The cosecant function, noted as \(\csc \theta\), is an important part of trigonometry. It is considered a reciprocal trigonometric function, which means it is the inverse of one of the basic trigonometric functions. Specifically, the cosecant is the reciprocal of the sine function. To understand this better, recall that:

• Sine function (\(\sin \theta\)): This is the ratio of the opposite side to the hypotenuse in a right triangle.
• Cosecant function (\(\csc \theta\)): This is simply the reciprocal of the sine function, defined as \(\csc \theta = \frac{1}{\sin \theta}\).

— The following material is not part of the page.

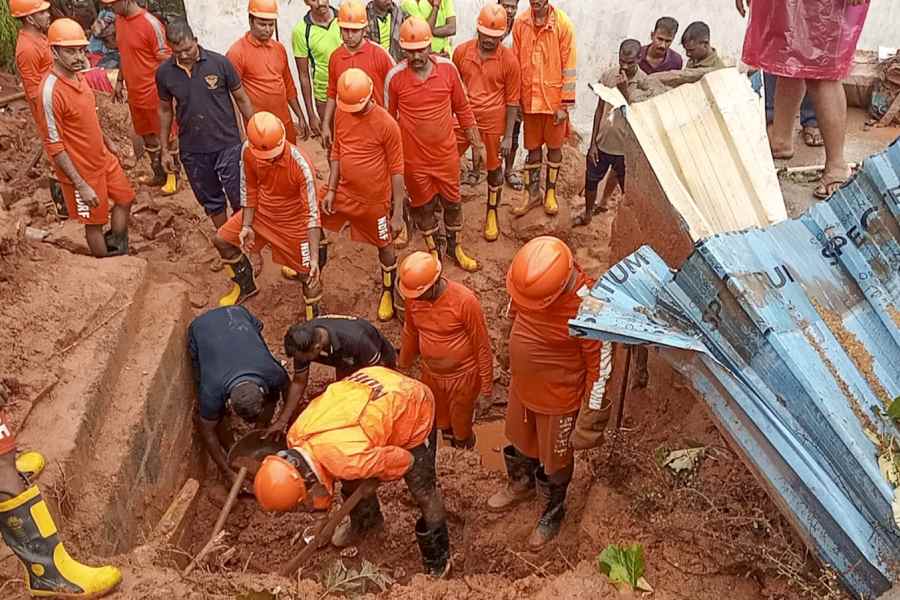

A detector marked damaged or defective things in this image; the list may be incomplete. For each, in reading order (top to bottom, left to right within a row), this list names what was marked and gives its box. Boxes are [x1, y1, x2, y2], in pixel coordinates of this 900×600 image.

rusted metal sheet [572, 138, 900, 596]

This means whenever the sine value is known, you can determine the cosecant by taking the reciprocal of that value. In terms of angles, the cosecant is undefined for angles where the sine is zero, because division by zero is undefined.
This occurs, for instance, at angles like 0° and 180°, where the value of \(\sin \theta\) is zero.

Much like the cosecant, the secant function is another reciprocal trigonometric function. The secant function, represented as \(\sec \theta\), is the reciprocal of the cosine function.

• Cosine function (\(\cos \theta\)): This function is calculated as the ratio of the adjacent side to the hypotenuse in a right triangle.
• Secant function (\(\sec \theta\)): As the reciprocal function, it is expressed as \(\sec \theta = \frac{1}{\cos \theta}\).

Understanding the secant function is about recognizing that it 'flips' the cosine value. Consequently, wherever the cosine is zero, the secant will be undefined.
This happens at angles like 90° and 270°, because \(\cos \theta\) becomes zero and you cannot divide by zero. The secant function, like cosecant, is a pillar in understanding more complex trigonometric identities and equations.

Among the cornerstone identities in trigonometry is the Pythagorean identity. This identity helps simplify expressions that involve square trigonometric terms.
The identity is written as:\[ \sin^2 \theta + \cos^2 \theta = 1 \]This formula is derived from the Pythagorean theorem applied to a unit circle. The unit circle has a radius of one, and each trigonometric function relates to a side of a right triangle. Here’s how it helps:

• Use it to simplify sums of squared sine and cosine expressions.
• A fundamental identity that provides relationships among trigonometric functions.

Whenever you encounter complex expressions that involve trigonometric terms squared, check whether this identity can simplify it. For example, in the exercise, adding \(\sin^2 \theta\) and \(\cos^2 \theta\) allows us to directly use this identity to simplify to one.

Reciprocal trigonometric functions are alternatives to the primary trigonometric functions and offer useful mathematical relationships.

• The sine, cosine, and tangent functions have their reciprocals as the cosecant, secant, and cotangent, respectively.

Reciprocal functions are useful because they allow us to explore relationships and solve equations involving angles and length ratios where direct calculations would be cumbersome.
Whenever you see trigonometric functions, keep the reciprocal relationships in mind:

• \(\csc \theta = \frac{1}{\sin \theta}\)
• \(\sec \theta = \frac{1}{\cos \theta}\)
• \(\cot \theta = \frac{1}{\tan \theta}\)

Remember that these functions will be undefined if their base functions are zero. Keeping these relationships in mind simplifies working with trigonometric expressions and equations. They open the door to solving many trigonometric problems that seem complex at first glance.